RECORDS SUPPLIED:
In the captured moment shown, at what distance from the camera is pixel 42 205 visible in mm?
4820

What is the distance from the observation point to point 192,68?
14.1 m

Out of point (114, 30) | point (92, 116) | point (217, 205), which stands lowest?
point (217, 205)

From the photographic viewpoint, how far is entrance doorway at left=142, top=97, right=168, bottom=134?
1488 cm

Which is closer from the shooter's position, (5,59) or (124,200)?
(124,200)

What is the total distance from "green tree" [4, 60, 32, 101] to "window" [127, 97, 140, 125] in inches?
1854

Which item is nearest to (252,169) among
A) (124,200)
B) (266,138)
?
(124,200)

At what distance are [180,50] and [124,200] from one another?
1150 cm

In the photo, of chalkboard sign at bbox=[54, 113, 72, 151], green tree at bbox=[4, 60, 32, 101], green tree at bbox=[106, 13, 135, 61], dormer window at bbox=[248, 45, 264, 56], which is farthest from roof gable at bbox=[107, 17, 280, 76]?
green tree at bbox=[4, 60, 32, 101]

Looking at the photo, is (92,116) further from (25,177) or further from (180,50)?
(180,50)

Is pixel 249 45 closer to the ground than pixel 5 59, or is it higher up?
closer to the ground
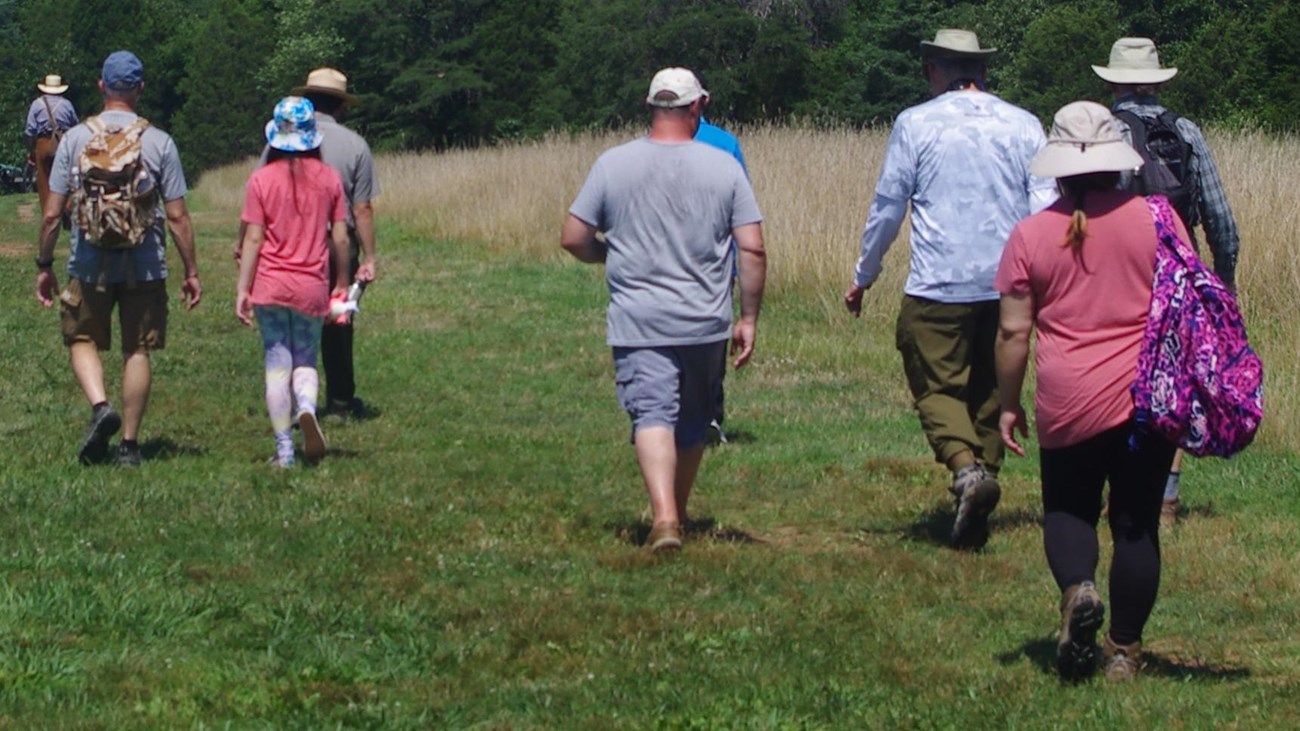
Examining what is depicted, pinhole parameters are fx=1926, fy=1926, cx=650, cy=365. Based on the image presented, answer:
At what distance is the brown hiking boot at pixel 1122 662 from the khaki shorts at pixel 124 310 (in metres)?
4.92

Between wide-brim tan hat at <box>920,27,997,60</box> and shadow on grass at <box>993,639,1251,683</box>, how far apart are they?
8.01 feet

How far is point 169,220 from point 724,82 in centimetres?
3073

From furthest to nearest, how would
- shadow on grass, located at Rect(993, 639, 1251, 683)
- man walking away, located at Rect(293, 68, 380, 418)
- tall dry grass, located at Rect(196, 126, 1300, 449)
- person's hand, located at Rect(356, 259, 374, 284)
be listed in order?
tall dry grass, located at Rect(196, 126, 1300, 449), man walking away, located at Rect(293, 68, 380, 418), person's hand, located at Rect(356, 259, 374, 284), shadow on grass, located at Rect(993, 639, 1251, 683)

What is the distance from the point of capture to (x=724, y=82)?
38750 millimetres

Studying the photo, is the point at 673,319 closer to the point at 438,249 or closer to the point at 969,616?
the point at 969,616

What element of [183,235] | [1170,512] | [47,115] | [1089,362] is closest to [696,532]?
[1170,512]

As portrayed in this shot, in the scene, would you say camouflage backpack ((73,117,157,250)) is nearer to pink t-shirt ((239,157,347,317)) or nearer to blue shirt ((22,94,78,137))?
pink t-shirt ((239,157,347,317))

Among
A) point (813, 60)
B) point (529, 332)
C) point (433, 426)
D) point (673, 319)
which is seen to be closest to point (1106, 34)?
point (813, 60)

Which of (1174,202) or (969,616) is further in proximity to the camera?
(1174,202)

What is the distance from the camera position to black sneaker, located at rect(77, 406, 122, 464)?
338 inches

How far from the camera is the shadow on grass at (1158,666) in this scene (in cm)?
553

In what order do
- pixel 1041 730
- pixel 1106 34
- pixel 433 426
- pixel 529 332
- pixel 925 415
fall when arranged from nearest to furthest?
pixel 1041 730 < pixel 925 415 < pixel 433 426 < pixel 529 332 < pixel 1106 34

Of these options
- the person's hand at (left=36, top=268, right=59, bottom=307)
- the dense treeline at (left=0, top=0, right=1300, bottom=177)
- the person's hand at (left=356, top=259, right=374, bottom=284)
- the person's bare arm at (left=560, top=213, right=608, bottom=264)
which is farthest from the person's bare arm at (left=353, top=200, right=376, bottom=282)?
the dense treeline at (left=0, top=0, right=1300, bottom=177)

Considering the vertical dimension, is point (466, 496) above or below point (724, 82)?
above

STATED TASK: Could you pull out every one of the lines above, word for word, and leave the pictures out?

ANSWER BELOW:
In the captured moment shown, at what distance from the camera is pixel 42 205 visible in mm?
4820

What is the distance from the observation point to point 192,68?
14.1 m

Out of point (114, 30) | point (92, 116) | point (217, 205), which stands lowest?
point (217, 205)

From the photographic viewpoint, how far is entrance doorway at left=142, top=97, right=168, bottom=134?
1488 cm

Which is closer from the shooter's position, (5,59) or (124,200)?
(124,200)

What is the total distance from "green tree" [4, 60, 32, 101] to "window" [127, 97, 140, 125] in inches?
1854

Which item is nearest to (252,169) among
A) (124,200)
B) (266,138)
?
(124,200)

At what distance are [180,50] and [124,200] from one another?
1150 cm

In the photo, of chalkboard sign at bbox=[54, 113, 72, 151], green tree at bbox=[4, 60, 32, 101], green tree at bbox=[106, 13, 135, 61], dormer window at bbox=[248, 45, 264, 56], which is farthest from roof gable at bbox=[107, 17, 280, 76]?
green tree at bbox=[4, 60, 32, 101]

Looking at the photo, is (92,116) further from (25,177) or further from (180,50)?
(180,50)

Is pixel 249 45 closer to the ground than pixel 5 59, or is it higher up?
closer to the ground
Examining what is depicted, pinhole parameters are fx=1926, fy=1926, cx=650, cy=365. Based on the image presented, answer:
At what distance is the brown hiking boot at pixel 1122 662 from the khaki shorts at pixel 124 310 (in metres)?
4.92

Between wide-brim tan hat at <box>920,27,997,60</box> and shadow on grass at <box>993,639,1251,683</box>, how far apart are they?
8.01 feet

How far is point 169,220 from point 724,82 in centimetres?
3073

From furthest to nearest, how would
- shadow on grass, located at Rect(993, 639, 1251, 683)
- man walking away, located at Rect(293, 68, 380, 418)
- tall dry grass, located at Rect(196, 126, 1300, 449)
- person's hand, located at Rect(356, 259, 374, 284)
be listed in order?
tall dry grass, located at Rect(196, 126, 1300, 449), man walking away, located at Rect(293, 68, 380, 418), person's hand, located at Rect(356, 259, 374, 284), shadow on grass, located at Rect(993, 639, 1251, 683)

What is the distance from the point of capture to (x=724, y=82)?
38750 millimetres

Studying the photo, is the point at 673,319 closer to the point at 438,249 or closer to the point at 969,616?
the point at 969,616

What element of [183,235] | [1170,512] | [47,115] | [1089,362] is closest to [696,532]?
[1170,512]

As portrayed in this shot, in the scene, would you say camouflage backpack ((73,117,157,250)) is nearer to pink t-shirt ((239,157,347,317)) or nearer to blue shirt ((22,94,78,137))?
pink t-shirt ((239,157,347,317))

Among
A) point (813, 60)
B) point (529, 332)
C) point (433, 426)
D) point (673, 319)
which is seen to be closest to point (1106, 34)?
point (813, 60)

Which of (1174,202) or (969,616) is further in proximity to the camera?
(1174,202)

What is the distance from the camera position to black sneaker, located at rect(77, 406, 122, 464)?
338 inches

How far from the camera is the shadow on grass at (1158,666) in this scene (in cm)?
553

In what order do
- pixel 1041 730
- pixel 1106 34
- pixel 433 426
- pixel 529 332
- pixel 925 415
fall when arranged from nearest to furthest?
pixel 1041 730 < pixel 925 415 < pixel 433 426 < pixel 529 332 < pixel 1106 34

Of these options
- the person's hand at (left=36, top=268, right=59, bottom=307)
- the dense treeline at (left=0, top=0, right=1300, bottom=177)
- the person's hand at (left=356, top=259, right=374, bottom=284)
- the person's bare arm at (left=560, top=213, right=608, bottom=264)
which is farthest from the person's bare arm at (left=353, top=200, right=376, bottom=282)?
the dense treeline at (left=0, top=0, right=1300, bottom=177)

Considering the vertical dimension, is point (466, 496) above or below point (724, 82)?
above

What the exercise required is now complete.